Sommige wetenschappers suggereren dat dit jaar een game changer zou kunnen inluiden voor het Antarctische zee-ijs. De gevolgen daarvan kunnen verstrekkend zijn voor het klimaat op aarde, want zee-ijs houdt de planeet koeler door zonne-energie terug te kaatsen in de atmosfeer en de oceaan te isoleren. De vorming ervan genereert ook koude, zoute watermassa’s die de wereldwijde oceaanstromingen aandrijven.
Omvang van het zee-ijs
De jaarlijkse vries-dooicyclus van Antarctisch zee-ijs is een van de grootste seizoensveranderingen op aarde. Het is echter ook een grote uitdaging voor klimaatmodellen om het nauwkeurig te voorspellen.
Sinds de jaren 1970 houden satellieten een grootheid bij die bekend staat als “de omvang van zee-ijs”. Dat is de totale oppervlakte waar minstens 15% bedekt is met zee-ijs.
Afgelopen september bereikte die oppervlakte een laagterecord, alvast sinds het begin van de satellietmetingen.

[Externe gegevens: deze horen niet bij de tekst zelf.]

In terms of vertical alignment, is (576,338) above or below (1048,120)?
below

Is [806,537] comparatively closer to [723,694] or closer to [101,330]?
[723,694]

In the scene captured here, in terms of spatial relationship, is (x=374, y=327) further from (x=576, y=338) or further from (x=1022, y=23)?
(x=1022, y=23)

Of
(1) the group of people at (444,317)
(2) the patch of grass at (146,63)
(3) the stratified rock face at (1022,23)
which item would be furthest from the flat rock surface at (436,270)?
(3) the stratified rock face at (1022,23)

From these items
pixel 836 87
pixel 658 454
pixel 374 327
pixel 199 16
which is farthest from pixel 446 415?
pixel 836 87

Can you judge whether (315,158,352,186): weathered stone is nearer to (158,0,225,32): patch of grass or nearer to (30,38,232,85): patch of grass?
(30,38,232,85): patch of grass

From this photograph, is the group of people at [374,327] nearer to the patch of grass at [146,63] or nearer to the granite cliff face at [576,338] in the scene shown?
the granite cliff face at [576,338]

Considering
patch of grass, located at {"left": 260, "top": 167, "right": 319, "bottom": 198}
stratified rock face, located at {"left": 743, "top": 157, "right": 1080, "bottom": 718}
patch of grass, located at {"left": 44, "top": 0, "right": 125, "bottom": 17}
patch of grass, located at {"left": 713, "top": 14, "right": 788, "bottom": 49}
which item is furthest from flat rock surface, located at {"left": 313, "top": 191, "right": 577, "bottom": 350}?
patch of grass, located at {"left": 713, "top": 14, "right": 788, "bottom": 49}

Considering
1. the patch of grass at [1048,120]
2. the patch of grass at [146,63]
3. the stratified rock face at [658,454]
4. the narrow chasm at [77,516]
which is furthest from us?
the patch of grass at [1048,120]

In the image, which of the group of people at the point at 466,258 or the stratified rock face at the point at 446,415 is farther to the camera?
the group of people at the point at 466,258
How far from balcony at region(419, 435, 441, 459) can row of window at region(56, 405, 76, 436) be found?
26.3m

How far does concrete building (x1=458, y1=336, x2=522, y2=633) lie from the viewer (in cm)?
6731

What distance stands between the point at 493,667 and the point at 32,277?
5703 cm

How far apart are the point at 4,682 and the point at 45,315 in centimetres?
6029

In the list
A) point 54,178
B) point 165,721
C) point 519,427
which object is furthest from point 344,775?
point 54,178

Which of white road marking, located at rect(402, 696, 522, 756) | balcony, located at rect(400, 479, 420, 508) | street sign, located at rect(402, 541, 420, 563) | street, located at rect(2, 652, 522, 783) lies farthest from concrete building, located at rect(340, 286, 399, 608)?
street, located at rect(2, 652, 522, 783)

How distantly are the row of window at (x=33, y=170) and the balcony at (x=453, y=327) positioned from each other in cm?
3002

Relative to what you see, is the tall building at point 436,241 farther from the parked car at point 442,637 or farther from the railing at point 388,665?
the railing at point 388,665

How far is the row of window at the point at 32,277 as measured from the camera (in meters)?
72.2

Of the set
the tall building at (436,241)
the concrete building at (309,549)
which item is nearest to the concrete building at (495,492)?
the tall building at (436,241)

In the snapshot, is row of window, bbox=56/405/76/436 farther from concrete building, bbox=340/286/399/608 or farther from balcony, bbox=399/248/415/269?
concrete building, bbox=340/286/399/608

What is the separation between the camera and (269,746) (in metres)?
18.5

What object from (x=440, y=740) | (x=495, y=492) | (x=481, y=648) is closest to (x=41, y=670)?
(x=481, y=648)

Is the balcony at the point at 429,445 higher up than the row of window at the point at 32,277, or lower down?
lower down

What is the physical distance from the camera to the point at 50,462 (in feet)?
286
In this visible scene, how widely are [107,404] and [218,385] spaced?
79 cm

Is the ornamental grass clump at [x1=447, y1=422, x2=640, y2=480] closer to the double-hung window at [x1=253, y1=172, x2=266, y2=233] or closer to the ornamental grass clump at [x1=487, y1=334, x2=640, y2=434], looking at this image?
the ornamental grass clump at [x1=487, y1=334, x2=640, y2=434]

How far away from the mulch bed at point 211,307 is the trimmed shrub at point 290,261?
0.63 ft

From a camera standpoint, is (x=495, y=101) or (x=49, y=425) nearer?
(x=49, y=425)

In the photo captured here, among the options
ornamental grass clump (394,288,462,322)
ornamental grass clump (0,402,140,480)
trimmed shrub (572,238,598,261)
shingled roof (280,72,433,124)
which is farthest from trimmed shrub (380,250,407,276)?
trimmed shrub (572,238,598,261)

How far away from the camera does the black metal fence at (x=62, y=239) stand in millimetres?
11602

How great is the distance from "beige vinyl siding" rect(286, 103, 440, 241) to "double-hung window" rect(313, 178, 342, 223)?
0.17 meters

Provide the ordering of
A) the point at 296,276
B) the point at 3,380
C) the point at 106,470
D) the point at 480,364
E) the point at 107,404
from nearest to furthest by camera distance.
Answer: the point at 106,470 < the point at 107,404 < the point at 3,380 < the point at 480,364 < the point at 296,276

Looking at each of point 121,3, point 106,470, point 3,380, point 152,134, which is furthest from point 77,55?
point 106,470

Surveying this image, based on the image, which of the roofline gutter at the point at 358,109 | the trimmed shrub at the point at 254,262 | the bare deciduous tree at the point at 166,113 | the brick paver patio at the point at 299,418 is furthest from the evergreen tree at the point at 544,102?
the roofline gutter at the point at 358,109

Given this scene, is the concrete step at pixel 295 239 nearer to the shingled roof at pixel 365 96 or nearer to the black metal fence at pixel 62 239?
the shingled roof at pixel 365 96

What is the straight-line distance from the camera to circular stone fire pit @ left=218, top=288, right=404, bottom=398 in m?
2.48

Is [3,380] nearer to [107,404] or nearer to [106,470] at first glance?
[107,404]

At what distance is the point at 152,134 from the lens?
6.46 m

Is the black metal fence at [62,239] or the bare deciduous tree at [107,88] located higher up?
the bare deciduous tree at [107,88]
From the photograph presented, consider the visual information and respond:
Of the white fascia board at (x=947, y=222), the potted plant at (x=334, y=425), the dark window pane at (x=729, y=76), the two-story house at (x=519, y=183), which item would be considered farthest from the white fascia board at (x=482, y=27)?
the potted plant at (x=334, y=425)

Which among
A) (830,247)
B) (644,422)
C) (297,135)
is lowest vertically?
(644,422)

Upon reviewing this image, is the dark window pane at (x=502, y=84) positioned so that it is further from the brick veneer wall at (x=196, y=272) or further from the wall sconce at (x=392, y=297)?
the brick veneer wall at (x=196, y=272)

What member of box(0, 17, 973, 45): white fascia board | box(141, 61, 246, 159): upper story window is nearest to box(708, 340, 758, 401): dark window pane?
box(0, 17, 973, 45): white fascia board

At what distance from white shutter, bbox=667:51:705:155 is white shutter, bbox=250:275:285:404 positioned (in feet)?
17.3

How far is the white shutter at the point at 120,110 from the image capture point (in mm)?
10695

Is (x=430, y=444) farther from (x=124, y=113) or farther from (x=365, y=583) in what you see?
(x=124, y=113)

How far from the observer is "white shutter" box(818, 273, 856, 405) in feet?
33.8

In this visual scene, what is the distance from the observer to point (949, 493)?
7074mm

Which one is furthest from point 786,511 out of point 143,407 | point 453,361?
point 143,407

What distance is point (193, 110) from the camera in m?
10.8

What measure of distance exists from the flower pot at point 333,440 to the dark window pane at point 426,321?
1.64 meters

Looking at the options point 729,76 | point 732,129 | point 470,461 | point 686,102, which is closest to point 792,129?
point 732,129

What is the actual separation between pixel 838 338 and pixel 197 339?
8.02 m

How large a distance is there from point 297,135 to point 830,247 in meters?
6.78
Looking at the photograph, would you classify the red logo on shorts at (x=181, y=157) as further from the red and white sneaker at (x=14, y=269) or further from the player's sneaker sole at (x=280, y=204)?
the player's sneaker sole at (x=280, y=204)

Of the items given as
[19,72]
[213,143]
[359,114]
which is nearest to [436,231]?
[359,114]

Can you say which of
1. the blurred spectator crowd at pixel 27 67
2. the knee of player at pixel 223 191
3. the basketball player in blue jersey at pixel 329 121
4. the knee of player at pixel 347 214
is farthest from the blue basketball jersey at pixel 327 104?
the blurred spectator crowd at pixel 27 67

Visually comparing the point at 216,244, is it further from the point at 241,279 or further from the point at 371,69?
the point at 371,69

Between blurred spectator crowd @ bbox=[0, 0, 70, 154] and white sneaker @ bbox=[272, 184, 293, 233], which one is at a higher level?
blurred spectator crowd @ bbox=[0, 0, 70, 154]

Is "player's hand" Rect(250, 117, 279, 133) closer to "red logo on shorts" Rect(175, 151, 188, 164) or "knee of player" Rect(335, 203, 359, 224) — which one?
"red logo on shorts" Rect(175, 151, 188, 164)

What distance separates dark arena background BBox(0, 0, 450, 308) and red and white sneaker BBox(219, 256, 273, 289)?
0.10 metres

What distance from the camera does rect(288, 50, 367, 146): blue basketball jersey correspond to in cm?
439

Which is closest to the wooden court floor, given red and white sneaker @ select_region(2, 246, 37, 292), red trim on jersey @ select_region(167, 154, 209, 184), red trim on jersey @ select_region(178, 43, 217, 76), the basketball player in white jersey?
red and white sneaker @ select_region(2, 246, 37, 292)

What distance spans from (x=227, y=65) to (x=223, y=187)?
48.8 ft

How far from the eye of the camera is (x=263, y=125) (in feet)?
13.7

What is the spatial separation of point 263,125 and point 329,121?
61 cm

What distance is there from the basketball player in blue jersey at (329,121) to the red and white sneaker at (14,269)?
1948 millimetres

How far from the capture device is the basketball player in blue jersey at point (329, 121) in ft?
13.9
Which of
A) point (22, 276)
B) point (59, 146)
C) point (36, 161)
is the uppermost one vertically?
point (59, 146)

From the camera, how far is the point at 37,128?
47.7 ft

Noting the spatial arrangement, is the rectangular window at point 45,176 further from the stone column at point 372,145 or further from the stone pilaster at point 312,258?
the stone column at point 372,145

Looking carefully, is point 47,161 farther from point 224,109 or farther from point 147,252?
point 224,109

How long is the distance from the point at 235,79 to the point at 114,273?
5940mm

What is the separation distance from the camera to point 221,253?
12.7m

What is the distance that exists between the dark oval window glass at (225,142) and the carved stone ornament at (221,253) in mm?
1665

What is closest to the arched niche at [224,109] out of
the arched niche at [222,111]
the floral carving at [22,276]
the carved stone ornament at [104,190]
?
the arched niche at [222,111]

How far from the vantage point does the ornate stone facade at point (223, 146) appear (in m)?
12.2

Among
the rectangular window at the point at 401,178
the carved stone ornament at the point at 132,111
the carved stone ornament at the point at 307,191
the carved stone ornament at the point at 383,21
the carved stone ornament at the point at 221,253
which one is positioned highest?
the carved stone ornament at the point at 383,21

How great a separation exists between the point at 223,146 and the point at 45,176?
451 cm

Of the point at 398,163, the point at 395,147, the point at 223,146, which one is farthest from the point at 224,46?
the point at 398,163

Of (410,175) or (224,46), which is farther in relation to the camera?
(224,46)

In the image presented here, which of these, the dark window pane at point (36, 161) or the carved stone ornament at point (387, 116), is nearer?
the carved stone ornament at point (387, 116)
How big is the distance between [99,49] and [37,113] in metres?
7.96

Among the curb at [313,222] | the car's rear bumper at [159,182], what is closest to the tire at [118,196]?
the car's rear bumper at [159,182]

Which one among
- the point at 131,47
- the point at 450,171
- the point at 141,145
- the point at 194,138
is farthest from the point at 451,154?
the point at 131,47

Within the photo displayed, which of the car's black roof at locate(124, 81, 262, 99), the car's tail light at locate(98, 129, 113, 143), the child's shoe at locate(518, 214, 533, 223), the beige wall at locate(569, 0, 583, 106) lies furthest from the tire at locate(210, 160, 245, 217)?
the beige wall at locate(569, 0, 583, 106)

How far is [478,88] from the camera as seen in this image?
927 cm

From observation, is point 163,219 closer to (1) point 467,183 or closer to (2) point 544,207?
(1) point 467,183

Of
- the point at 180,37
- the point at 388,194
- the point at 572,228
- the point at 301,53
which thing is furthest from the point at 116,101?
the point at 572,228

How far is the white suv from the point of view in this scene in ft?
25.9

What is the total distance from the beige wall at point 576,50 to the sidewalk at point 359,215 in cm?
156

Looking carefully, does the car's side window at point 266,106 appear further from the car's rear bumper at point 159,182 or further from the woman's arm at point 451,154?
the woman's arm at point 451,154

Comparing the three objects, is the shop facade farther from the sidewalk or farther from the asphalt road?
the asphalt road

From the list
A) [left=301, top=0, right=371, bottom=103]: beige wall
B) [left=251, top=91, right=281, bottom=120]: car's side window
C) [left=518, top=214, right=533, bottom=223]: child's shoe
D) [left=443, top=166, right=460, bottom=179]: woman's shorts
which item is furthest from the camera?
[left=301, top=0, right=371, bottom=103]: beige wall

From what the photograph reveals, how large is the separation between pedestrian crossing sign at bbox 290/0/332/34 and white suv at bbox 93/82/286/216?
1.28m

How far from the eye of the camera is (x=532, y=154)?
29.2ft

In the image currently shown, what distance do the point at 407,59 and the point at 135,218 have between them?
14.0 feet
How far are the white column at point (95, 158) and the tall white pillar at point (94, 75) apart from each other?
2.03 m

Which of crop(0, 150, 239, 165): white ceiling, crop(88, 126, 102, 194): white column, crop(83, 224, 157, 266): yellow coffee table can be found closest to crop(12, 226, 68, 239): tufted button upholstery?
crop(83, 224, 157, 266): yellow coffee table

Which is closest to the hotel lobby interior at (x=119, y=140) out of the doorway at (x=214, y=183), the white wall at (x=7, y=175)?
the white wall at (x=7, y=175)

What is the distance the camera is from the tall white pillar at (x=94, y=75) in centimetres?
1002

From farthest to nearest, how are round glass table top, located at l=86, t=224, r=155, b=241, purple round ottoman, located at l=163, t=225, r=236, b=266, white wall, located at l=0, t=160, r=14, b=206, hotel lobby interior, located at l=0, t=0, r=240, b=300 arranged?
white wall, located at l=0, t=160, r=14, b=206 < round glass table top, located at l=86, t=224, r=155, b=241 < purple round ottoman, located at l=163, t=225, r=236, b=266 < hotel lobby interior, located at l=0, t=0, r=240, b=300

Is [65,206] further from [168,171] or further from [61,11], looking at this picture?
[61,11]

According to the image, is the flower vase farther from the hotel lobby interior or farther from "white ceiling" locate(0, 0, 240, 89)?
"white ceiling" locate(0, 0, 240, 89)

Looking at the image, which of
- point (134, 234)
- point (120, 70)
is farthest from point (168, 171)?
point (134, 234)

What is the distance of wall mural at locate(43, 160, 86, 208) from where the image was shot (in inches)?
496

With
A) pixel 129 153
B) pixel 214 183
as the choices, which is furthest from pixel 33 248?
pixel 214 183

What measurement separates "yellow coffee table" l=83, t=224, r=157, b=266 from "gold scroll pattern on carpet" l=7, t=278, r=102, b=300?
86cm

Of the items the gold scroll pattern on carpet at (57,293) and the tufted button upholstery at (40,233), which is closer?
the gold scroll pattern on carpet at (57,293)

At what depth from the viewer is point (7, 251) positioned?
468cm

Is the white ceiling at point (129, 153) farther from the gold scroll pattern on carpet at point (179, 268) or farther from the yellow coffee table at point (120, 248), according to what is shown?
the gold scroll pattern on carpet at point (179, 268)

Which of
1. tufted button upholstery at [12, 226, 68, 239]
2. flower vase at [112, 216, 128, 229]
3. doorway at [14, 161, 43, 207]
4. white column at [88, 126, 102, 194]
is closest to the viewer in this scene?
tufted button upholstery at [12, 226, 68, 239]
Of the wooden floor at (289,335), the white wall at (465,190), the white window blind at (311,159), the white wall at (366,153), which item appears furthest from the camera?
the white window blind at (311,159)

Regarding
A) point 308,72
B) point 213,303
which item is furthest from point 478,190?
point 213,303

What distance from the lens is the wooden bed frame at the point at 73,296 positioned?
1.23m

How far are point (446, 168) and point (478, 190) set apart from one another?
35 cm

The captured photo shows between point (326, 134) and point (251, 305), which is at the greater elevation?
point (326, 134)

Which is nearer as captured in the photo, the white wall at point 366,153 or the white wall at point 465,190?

Het jaar daarvoor, na de hele winter veel lager te zijn geweest dan de mediaan, maakte de omvang van het Antarctische zee-ijs een late opleving. Het bedroeg 18,3 miljoen vierkante kilometer op zijn maximum in september 2022, ongeveer 2% onder de mediaan van de periode tussen 1981 en 2010.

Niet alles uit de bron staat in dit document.